De 1962 à 1990, il restera employé ("tout le monde m'a appris quelque chose", dit-il) avant de voler enfin de ses propres ailes en ouvrant son Théâtre à Nice. Pour la première fois, il est chez lui. Et voit les choses en grand. Il est le premier à installer une cuisine ouverte, sur la scène, derrière un immense rideau qui se lève selon son humeur. "J'ai tout fait, du 1 fourchette au 3 étoiles Michelin, du petit hôtel au 4 étoiles luxe, du banquet à la pizzeria. J'ai tapé dans toute sorte de restauration. Ce qui fait que j'étais plus armé qu'un autre. Arrivé au Negresco, je savais tout faire."
Entre-temps, il cofonde la chambre syndicale de la Haute Cuisine française ("l'élite pour l'élitisme, on avait un grand programme. La formation, des changements sociaux, mais personne n'est arrivé à se mettre d'accord").

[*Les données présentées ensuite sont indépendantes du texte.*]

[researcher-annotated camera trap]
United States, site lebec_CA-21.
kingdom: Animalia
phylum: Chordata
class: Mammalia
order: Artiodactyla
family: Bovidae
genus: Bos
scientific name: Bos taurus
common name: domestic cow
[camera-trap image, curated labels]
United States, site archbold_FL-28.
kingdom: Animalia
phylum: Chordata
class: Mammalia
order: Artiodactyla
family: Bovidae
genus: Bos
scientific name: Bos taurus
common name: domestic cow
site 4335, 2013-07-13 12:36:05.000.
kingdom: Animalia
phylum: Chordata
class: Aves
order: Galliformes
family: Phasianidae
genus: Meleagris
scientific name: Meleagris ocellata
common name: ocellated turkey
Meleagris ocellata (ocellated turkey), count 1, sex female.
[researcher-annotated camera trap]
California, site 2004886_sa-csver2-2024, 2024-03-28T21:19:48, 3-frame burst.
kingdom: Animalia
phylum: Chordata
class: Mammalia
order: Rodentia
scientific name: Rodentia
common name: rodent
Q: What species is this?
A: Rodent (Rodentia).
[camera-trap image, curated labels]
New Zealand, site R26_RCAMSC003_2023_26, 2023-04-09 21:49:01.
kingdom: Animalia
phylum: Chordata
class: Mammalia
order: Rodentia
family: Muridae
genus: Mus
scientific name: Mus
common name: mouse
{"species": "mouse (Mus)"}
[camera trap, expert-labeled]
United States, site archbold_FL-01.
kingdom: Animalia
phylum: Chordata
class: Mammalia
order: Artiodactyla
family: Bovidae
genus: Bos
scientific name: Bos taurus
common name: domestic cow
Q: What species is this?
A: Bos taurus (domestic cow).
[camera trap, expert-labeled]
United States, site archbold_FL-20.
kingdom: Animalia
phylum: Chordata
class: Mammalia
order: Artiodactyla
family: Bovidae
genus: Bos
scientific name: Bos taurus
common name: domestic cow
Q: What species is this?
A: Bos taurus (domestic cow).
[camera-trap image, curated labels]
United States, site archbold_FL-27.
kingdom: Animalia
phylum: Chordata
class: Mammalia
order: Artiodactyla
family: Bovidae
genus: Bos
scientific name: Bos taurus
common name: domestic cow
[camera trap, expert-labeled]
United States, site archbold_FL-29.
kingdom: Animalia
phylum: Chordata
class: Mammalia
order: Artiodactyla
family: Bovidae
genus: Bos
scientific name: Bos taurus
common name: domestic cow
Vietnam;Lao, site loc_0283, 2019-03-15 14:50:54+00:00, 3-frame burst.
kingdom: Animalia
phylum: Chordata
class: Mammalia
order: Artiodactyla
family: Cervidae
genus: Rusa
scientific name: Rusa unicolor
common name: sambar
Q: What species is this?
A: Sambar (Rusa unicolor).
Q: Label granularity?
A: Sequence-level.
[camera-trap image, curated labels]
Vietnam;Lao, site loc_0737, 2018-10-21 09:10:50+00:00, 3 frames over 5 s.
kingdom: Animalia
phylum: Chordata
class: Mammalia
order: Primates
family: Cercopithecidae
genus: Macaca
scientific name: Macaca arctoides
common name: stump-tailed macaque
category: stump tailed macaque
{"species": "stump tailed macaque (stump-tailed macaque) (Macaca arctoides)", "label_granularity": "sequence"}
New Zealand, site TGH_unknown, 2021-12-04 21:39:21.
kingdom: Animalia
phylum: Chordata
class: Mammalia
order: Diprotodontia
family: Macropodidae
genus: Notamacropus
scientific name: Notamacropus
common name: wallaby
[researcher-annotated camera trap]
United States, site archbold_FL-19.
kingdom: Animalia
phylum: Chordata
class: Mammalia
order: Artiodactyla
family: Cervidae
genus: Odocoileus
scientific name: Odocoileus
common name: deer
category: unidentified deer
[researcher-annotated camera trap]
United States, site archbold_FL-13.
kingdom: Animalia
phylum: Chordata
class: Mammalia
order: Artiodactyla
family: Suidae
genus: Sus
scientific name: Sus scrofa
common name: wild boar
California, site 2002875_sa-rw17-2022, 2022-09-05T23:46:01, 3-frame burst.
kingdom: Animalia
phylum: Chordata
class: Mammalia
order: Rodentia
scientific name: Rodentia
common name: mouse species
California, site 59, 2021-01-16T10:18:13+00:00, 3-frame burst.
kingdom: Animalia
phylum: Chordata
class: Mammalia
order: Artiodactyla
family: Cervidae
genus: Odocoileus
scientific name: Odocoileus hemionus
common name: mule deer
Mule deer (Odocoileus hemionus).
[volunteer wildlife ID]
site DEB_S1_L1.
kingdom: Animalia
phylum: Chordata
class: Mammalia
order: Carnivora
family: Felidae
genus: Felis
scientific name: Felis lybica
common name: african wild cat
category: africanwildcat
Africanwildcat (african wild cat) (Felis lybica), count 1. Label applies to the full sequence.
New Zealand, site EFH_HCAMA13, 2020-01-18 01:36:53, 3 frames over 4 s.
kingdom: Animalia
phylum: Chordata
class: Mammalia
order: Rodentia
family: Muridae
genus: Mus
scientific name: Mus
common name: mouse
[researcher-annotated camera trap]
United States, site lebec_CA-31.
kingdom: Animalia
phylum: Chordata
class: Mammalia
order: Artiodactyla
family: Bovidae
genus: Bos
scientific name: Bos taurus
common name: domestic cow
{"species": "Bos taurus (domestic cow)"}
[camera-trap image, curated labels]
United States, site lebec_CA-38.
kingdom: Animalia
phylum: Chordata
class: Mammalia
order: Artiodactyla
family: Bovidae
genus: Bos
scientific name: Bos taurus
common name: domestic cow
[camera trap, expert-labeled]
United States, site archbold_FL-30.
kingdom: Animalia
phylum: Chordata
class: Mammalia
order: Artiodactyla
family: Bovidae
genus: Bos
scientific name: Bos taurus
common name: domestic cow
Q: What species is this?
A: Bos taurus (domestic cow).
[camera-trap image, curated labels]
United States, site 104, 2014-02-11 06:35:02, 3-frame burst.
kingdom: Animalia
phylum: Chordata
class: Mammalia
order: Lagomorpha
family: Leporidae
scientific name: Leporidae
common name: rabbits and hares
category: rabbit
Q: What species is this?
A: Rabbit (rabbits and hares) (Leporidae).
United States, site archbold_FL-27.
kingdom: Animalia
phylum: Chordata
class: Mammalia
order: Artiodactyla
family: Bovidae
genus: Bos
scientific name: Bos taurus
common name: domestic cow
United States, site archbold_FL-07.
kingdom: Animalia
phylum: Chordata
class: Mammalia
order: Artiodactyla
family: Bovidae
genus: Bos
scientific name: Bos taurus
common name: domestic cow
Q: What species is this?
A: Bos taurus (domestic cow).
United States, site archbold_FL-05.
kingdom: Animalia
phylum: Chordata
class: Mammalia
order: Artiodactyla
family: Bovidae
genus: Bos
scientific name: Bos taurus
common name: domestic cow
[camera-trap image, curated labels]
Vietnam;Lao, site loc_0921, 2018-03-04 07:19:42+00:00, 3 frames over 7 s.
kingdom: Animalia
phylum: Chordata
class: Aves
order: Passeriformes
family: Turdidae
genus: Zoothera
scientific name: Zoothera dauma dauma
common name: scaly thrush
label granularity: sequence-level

A 55 ans, Jacques Maximin a servi à peu près tous les people que contient cette terre, ses rencontres, nombreuses, comme avec Raymond Oliver ou Alain Decaux. "Comme on admire Zinedine Zidane aujourd'hui, j'admirais Jean Troisgros." Nommé chevalier des Arts et des Lettres, Maître cuisinier de France, et depuis le 4 juillet, chevalier de l'ordre national du Mérite, 2 étoiles Michelin depuis plus de 20 ans, Jacques Maximin peut en effet ne "pas être jaloux du bonheur des autres".
Sur la terrasse du restaurant et dans le jardin où règne une sérénité absolue, une allée Paul Bocuse, des arbres splendides, quelques raretés, des kumquats en fleurs, des sculptures de César, Novello et Arman, tous troqués. Au bout du jardin, quelques bustes de résine, qu'il a fait mouler directement sur 'ses' maîtres cuisiniers en 1990 pour les exposer dans les hauteurs de son restaurant niçois, "comme s'ils me surveillaient". Chapel, Robuchon, Girardet et d'autres, il y en a 12 en tout et sont d'une présence étonnante. "Avant, je les avais sur ma terrasse, mais ils faisaient peur aux clients."